Je hoche la tête à nouveau en posant mon regard sur mon cahier, avant de m'apercevoir que mes doigts sont crispés dessus.
– Dans deux heures, lance l'infirmier en consultant la feuille médicale qu'il tient à présent entre les doigts, oh, ça te laisse un peu de temps alors.
Son sourire accroche ma rétine, me faisant reculer discrètement la tête. Réflexe.
– Bon, je te laisse manger tranquillement et je repasse te voir tout à l'heure, d'accord ?
Je ne réponds pas, me contentant seulement de hocher la tête lorsque son regard se pose sur moi, avant d'esquisser un faible et rapide sourire pour qu'il me laisse en paix.
– À tout à l'heure alors, bon appétit ! s'exclame l'infirmier en s'éloignant, avant de se retourner brièvement pour me sourire et me faire signe.

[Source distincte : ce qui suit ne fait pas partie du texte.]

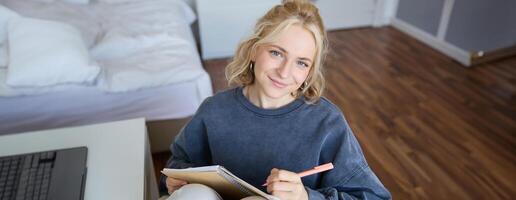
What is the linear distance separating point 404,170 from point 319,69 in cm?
101

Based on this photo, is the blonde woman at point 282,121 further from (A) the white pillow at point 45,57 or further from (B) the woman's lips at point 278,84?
(A) the white pillow at point 45,57

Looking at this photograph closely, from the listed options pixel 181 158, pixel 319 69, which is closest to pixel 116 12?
pixel 181 158

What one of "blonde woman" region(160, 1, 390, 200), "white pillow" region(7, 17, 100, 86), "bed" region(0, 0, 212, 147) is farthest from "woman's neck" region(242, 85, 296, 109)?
"white pillow" region(7, 17, 100, 86)

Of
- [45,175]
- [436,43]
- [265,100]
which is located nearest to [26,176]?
[45,175]

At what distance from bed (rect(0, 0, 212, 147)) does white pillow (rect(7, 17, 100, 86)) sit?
0.04 m

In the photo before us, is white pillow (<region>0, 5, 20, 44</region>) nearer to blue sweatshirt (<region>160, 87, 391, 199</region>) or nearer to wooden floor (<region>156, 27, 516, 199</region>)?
wooden floor (<region>156, 27, 516, 199</region>)

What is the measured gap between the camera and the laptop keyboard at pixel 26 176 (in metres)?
0.73

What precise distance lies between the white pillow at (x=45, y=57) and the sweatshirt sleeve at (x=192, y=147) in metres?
0.71

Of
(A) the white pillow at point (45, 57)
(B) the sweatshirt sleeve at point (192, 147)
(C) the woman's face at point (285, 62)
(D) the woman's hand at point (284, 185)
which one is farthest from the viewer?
(A) the white pillow at point (45, 57)

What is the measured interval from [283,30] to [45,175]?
621 mm

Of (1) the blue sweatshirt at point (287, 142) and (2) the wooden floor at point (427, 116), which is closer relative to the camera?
(1) the blue sweatshirt at point (287, 142)

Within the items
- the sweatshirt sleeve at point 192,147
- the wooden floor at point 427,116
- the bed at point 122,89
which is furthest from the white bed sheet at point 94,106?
the sweatshirt sleeve at point 192,147

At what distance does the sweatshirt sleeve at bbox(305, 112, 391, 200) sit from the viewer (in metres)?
Result: 0.77

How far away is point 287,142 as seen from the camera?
80 cm
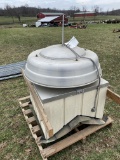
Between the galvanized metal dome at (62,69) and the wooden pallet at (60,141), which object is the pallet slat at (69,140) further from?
the galvanized metal dome at (62,69)

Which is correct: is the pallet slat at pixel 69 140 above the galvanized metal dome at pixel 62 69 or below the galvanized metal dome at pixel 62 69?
below

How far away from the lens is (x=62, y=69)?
1573mm

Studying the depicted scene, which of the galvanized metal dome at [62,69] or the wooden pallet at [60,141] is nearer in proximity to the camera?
the galvanized metal dome at [62,69]

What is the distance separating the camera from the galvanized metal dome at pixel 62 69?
1.59 metres

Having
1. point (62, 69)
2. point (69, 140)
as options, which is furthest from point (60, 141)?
point (62, 69)

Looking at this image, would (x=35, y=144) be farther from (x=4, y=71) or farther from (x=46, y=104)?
(x=4, y=71)

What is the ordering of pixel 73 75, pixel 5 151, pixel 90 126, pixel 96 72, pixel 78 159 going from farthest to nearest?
pixel 90 126, pixel 5 151, pixel 78 159, pixel 96 72, pixel 73 75

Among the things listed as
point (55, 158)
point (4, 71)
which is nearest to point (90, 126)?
point (55, 158)

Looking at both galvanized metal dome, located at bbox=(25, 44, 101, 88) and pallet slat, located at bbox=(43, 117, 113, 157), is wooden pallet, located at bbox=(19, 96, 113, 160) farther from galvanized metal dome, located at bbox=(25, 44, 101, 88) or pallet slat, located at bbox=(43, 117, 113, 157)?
galvanized metal dome, located at bbox=(25, 44, 101, 88)

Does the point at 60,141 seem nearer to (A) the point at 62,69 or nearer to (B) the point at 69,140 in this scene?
(B) the point at 69,140

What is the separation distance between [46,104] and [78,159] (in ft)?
2.97

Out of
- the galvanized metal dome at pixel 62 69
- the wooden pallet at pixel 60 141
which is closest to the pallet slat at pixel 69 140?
the wooden pallet at pixel 60 141

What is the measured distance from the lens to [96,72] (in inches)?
68.6

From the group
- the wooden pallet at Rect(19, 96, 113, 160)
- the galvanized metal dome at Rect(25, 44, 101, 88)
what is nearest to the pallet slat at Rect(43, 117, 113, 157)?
the wooden pallet at Rect(19, 96, 113, 160)
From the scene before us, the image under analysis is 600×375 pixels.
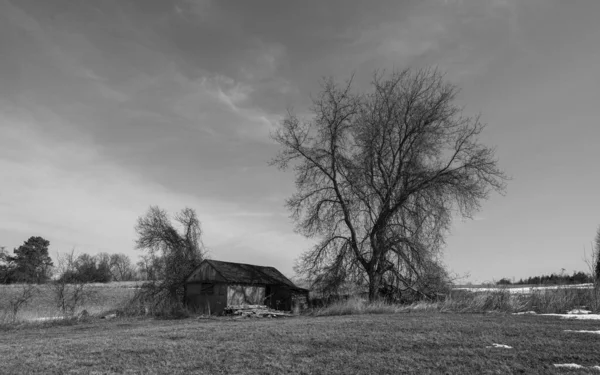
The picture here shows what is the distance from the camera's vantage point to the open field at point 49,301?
936 inches

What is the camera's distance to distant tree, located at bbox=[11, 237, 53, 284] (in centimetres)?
6600

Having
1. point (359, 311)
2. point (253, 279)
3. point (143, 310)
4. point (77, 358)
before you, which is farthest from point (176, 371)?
point (253, 279)

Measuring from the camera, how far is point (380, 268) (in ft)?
89.1

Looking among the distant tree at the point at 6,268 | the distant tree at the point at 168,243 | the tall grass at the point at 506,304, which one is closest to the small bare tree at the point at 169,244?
the distant tree at the point at 168,243

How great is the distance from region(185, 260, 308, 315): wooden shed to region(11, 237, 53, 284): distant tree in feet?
148

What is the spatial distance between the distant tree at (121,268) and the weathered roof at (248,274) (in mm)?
66782

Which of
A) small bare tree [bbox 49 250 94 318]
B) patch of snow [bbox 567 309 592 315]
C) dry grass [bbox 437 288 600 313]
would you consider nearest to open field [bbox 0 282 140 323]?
small bare tree [bbox 49 250 94 318]

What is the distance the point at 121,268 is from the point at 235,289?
76710 mm

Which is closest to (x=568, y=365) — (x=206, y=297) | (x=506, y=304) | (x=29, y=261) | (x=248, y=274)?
(x=506, y=304)

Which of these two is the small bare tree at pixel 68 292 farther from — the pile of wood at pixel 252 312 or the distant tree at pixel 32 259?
A: the distant tree at pixel 32 259

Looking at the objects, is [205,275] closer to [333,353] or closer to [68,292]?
[68,292]

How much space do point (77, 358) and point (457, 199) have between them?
22.8 m

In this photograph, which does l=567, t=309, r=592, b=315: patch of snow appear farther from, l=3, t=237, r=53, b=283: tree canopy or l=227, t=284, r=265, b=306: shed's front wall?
l=3, t=237, r=53, b=283: tree canopy

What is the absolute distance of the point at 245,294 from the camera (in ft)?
99.3
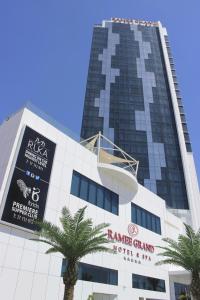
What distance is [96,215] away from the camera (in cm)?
2678

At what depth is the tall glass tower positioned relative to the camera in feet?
228

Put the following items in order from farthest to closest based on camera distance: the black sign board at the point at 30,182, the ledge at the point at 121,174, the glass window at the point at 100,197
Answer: the ledge at the point at 121,174
the glass window at the point at 100,197
the black sign board at the point at 30,182

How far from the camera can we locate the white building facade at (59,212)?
1898cm

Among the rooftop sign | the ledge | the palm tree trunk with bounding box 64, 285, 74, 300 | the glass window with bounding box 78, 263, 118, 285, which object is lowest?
the palm tree trunk with bounding box 64, 285, 74, 300

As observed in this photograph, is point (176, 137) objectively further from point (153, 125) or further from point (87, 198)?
point (87, 198)

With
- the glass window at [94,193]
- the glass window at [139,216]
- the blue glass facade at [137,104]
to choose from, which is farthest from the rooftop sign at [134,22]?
the glass window at [94,193]

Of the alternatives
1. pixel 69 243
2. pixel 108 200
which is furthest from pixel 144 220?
pixel 69 243

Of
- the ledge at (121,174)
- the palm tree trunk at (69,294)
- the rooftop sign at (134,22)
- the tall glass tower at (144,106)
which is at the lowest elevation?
the palm tree trunk at (69,294)

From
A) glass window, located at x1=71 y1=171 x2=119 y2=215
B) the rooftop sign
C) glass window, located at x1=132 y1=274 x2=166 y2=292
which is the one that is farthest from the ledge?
the rooftop sign

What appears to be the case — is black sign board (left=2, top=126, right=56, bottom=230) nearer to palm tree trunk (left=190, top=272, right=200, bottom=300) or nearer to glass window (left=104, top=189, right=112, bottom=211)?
glass window (left=104, top=189, right=112, bottom=211)

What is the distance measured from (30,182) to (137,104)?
67.2 metres

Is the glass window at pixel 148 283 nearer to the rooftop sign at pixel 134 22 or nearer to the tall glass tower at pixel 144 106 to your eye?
the tall glass tower at pixel 144 106

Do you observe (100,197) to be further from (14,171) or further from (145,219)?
(14,171)

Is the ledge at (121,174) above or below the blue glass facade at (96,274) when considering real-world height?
above
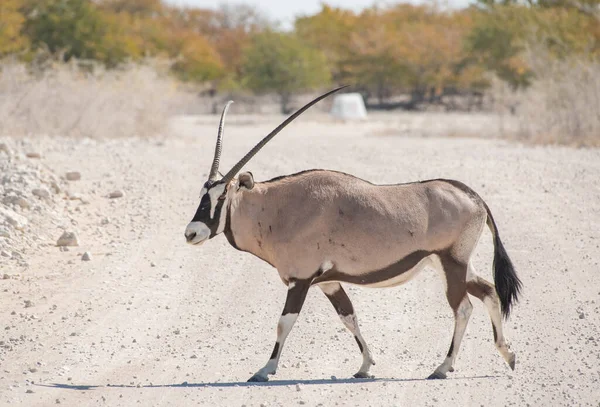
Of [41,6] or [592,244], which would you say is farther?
[41,6]

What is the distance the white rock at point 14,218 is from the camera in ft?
34.0

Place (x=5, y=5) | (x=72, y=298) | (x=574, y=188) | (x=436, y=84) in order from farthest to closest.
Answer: (x=436, y=84), (x=5, y=5), (x=574, y=188), (x=72, y=298)

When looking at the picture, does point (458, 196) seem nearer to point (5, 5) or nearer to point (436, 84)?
point (5, 5)

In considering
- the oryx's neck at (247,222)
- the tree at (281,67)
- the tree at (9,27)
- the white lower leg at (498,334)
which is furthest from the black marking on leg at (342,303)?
the tree at (281,67)

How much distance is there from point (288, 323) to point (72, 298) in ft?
9.70

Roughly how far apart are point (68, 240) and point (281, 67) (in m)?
38.8

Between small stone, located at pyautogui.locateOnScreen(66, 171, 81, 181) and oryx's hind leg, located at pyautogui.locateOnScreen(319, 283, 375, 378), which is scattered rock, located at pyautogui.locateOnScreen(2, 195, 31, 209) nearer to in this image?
small stone, located at pyautogui.locateOnScreen(66, 171, 81, 181)

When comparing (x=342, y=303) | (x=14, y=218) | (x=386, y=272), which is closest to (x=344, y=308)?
(x=342, y=303)

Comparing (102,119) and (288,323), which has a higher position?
(288,323)

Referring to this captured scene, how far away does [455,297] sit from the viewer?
612cm

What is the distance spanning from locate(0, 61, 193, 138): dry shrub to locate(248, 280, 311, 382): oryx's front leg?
1482 centimetres

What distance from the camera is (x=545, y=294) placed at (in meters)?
8.37

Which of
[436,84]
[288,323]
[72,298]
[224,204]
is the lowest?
[436,84]

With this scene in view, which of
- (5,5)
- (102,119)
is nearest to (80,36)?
(5,5)
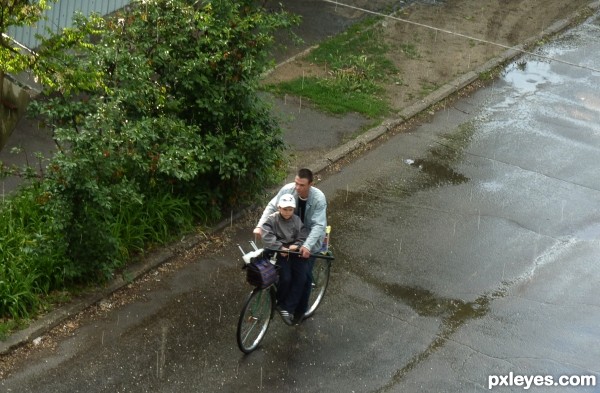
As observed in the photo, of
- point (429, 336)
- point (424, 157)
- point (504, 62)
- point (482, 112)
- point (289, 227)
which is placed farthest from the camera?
point (504, 62)

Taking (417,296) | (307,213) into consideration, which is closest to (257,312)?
(307,213)

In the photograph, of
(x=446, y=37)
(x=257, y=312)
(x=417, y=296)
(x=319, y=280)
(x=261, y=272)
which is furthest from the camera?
(x=446, y=37)

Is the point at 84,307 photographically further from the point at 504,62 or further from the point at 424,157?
the point at 504,62

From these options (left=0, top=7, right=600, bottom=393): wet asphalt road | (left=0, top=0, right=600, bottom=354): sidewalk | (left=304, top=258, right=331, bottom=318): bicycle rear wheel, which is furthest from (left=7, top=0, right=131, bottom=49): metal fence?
(left=304, top=258, right=331, bottom=318): bicycle rear wheel

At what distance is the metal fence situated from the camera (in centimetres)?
1445

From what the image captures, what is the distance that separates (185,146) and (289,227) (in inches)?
84.0

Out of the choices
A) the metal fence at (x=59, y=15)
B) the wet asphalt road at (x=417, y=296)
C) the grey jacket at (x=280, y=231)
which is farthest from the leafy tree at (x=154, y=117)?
the metal fence at (x=59, y=15)

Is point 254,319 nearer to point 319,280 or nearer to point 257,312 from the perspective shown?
point 257,312

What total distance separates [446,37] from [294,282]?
A: 10.8 m

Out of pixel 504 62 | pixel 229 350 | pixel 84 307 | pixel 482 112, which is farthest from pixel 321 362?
pixel 504 62

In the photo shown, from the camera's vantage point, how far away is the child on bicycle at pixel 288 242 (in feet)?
30.8

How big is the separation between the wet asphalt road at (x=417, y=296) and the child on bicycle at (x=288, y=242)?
63cm

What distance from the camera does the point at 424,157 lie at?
14.6 metres

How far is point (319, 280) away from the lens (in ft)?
34.7
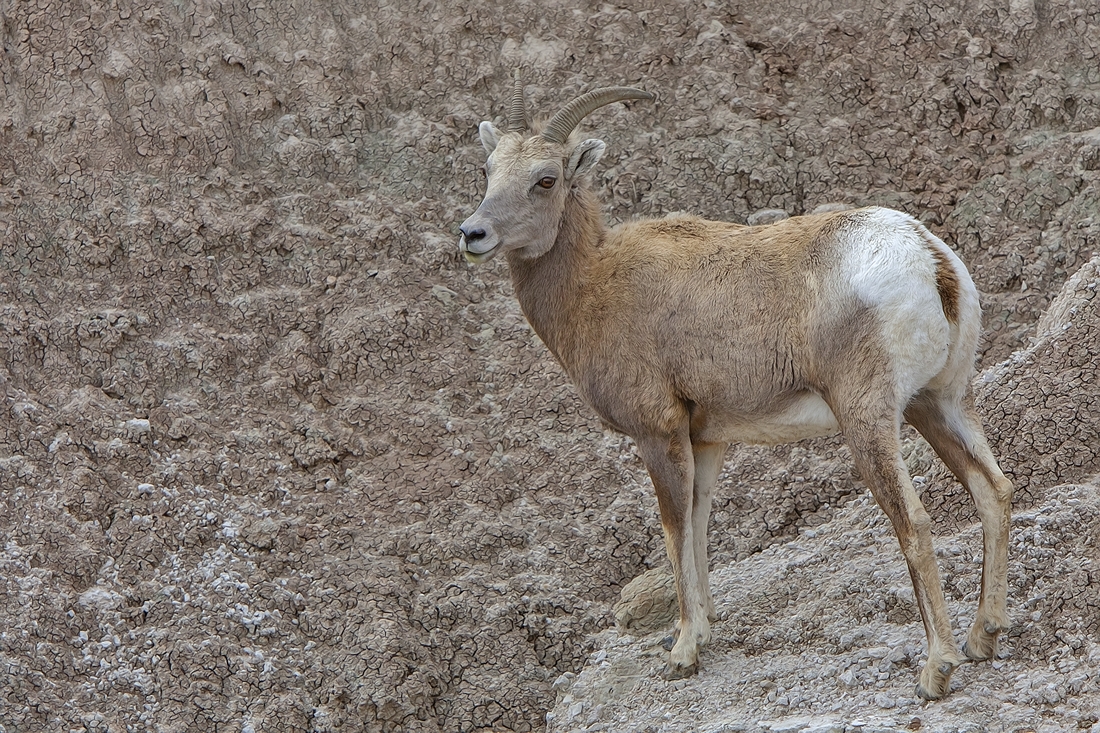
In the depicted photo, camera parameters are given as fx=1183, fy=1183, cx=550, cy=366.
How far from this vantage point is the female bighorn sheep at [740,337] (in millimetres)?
6176

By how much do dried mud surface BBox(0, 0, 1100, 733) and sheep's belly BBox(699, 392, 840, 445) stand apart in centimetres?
125

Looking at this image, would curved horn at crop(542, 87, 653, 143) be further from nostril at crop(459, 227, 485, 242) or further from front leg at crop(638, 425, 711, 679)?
front leg at crop(638, 425, 711, 679)

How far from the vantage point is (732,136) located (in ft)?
33.8

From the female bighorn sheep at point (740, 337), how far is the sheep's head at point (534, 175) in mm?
13

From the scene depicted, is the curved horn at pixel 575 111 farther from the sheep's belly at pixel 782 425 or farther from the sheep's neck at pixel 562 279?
the sheep's belly at pixel 782 425

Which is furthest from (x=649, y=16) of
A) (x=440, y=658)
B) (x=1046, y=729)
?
(x=1046, y=729)

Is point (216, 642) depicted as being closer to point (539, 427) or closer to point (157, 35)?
point (539, 427)

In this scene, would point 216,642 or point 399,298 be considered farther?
point 399,298

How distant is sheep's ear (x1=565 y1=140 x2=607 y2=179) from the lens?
7.51 metres

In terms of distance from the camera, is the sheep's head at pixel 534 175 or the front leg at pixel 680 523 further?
the sheep's head at pixel 534 175

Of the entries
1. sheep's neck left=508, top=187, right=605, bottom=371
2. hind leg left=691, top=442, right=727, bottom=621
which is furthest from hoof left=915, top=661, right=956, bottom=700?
sheep's neck left=508, top=187, right=605, bottom=371

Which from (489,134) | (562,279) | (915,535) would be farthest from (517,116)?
(915,535)

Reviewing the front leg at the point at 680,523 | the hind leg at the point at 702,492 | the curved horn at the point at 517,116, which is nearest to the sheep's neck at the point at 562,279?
the curved horn at the point at 517,116

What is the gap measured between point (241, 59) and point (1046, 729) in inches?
325
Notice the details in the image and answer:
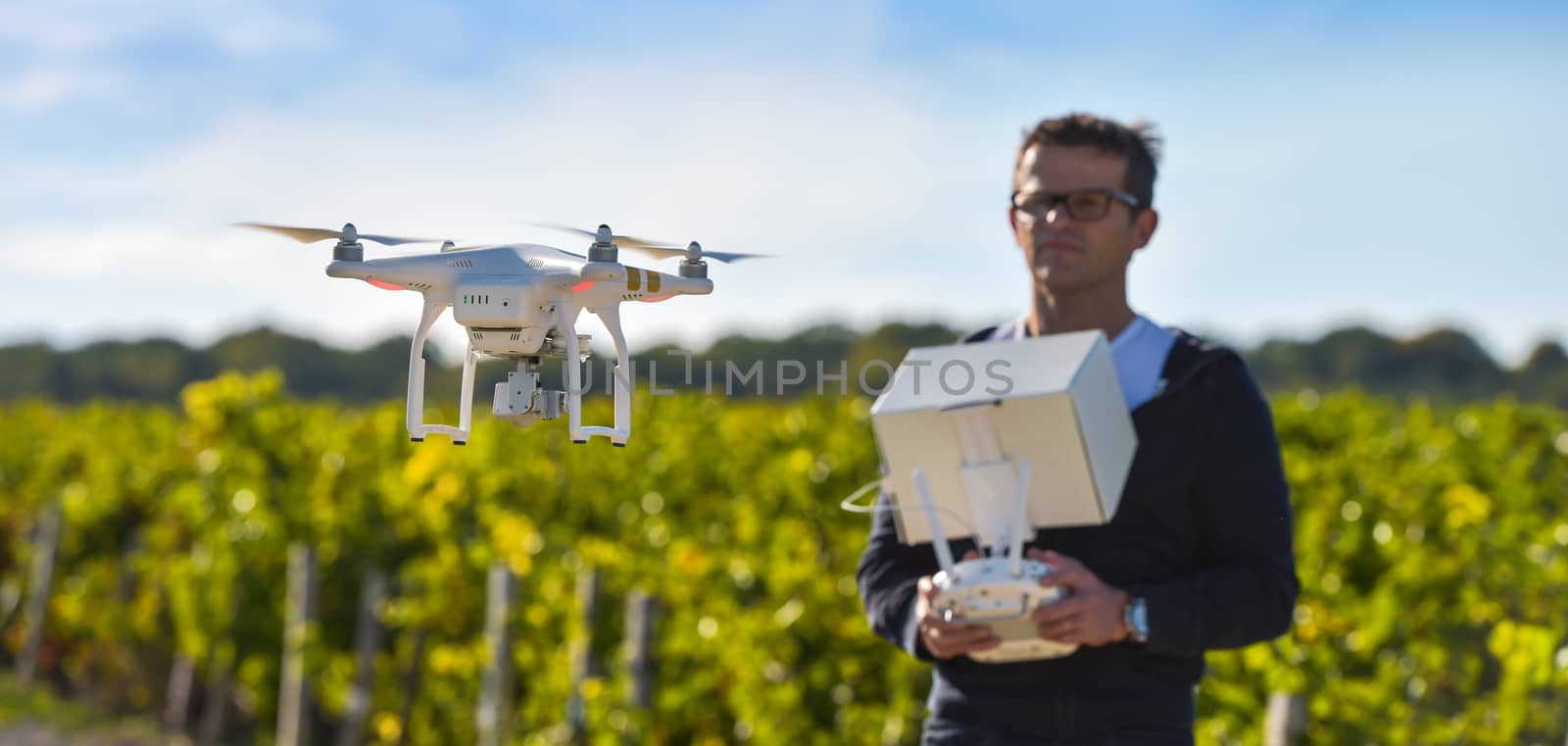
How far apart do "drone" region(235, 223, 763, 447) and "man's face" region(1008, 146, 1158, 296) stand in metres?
1.53

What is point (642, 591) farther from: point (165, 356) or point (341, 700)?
point (165, 356)

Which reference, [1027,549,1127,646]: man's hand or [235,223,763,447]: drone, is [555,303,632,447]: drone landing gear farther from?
[1027,549,1127,646]: man's hand

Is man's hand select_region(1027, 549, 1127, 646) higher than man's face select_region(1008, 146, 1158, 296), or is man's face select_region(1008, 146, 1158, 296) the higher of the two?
man's face select_region(1008, 146, 1158, 296)

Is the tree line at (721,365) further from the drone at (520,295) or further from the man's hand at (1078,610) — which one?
the man's hand at (1078,610)

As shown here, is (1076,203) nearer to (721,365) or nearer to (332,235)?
(721,365)

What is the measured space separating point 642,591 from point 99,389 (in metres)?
11.9

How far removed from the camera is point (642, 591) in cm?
633

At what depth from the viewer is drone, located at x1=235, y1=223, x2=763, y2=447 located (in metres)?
0.99

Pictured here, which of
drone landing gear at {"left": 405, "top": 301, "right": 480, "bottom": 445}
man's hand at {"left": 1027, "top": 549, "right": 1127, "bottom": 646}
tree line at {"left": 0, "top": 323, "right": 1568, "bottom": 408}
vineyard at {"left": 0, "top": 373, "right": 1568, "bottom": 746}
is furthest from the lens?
vineyard at {"left": 0, "top": 373, "right": 1568, "bottom": 746}

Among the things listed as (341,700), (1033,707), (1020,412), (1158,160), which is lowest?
(341,700)

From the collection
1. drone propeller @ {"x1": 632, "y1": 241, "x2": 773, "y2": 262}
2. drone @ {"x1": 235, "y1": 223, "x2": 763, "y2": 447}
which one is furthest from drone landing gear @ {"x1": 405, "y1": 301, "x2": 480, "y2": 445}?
Result: drone propeller @ {"x1": 632, "y1": 241, "x2": 773, "y2": 262}

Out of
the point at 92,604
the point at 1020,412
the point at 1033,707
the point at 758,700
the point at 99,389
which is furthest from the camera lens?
Result: the point at 99,389

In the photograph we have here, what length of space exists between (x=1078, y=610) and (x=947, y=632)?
20 centimetres

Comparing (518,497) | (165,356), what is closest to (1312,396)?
(518,497)
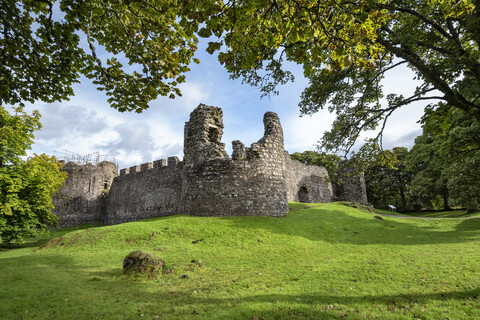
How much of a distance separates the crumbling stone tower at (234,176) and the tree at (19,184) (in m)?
8.79

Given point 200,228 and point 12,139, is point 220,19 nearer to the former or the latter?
point 200,228

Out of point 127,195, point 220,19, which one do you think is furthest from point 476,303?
point 127,195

Détournant vivement les yeux, j'attends que le claquement de la porte me confirme qu'elle s'est refermée derrière lui, avant de me tourner vers mon cahier pour laisser courir mon regard dessus. Puis, doucement, un soupir quitte mes lèvres, avant que je ne lâche ma tête sur la couverture rigide et légèrement froissée entre mes doigts alors que mon regard glisse sur mon plateau-repas posé plus loin.
Pas faim. Mal au ventre. Mal au cœur. Je... Je crois bien que je suis devenu allergique aux sourires.